If it's broke, fix it.

The price of oil fell by 25% last week -- the largest decline since 1991 -- and has tumbled almost 70% since hitting a record high of $147.27 in July. Needless to say, the Organization of Petroleum Exporting Countries, or OPEC, isn't amused. Member states will likely make the decision to slash production on December 17th - and by all accounts the cuts, aimed at preserving robust profits, will be severe.

This is a PR tightrope: The risk is that the end user, already under mounting economic stress, will recoil. To that end, Minyanville offers advice on how to increase revenue without the appearance of price gouging.

Advances in alternative energy may reduce the demand for oil, but an international campaign painting Toyota (TM) Prius drivers and windmill operators as a bunch of Nancy's should restore balance to the universe.

The United States government -- OPEC's largest customer -- plans to reduce its dependence on foreign oil by drilling offshore. Merge with the NRA to solidify control of the American legislative system.

Stateside, Middle-Eastern oil magnates suffer from a poor public image. Appeal to the Iron Sheik to apologize formally for disparaging comments he may have made about Hulk Hogan at Wrestlemania I.

Take a cue from General Mills (GIS) and ever-so-slightly reduce the amount of oil per barrel to achieve volume savings.

Remind the owners of flamethrowers that you achieve greater distances with higher octane.

WORK TASK 1:
Write out the part of the oil-price piece starting at "This is a PR" and ending at "to the universe.".
WORK TASK 2:
Answer these questions from the oil-price piece:
(a) What record high did the price of oil reach in July?
(b) On what date will OPEC member states likely decide to cut production?
(c) Which company does the piece name as the model for slightly reducing the amount of oil per barrel?

EXERCISE DATA:
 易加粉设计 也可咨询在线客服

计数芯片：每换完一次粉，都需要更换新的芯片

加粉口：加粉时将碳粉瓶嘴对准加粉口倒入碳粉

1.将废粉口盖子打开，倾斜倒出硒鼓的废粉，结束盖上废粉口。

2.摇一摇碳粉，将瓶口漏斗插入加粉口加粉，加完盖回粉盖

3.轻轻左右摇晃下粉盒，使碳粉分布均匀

--

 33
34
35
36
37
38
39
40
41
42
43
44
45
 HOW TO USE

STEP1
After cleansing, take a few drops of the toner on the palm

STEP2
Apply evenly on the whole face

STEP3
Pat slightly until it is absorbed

ANSWER SPACE 1:
This is a PR tightrope: The risk is that the end user, already under mounting economic stress, will recoil. To that end, Minyanville offers advice on how to increase revenue without the appearance of price gouging.

Advances in alternative energy may reduce the demand for oil, but an international campaign painting Toyota (TM) Prius drivers and windmill operators as a bunch of Nancy's should restore balance to the universe.

ANSWER SPACE 2:
(a) $147.27
(b) December 17th
(c) General Mills (GIS)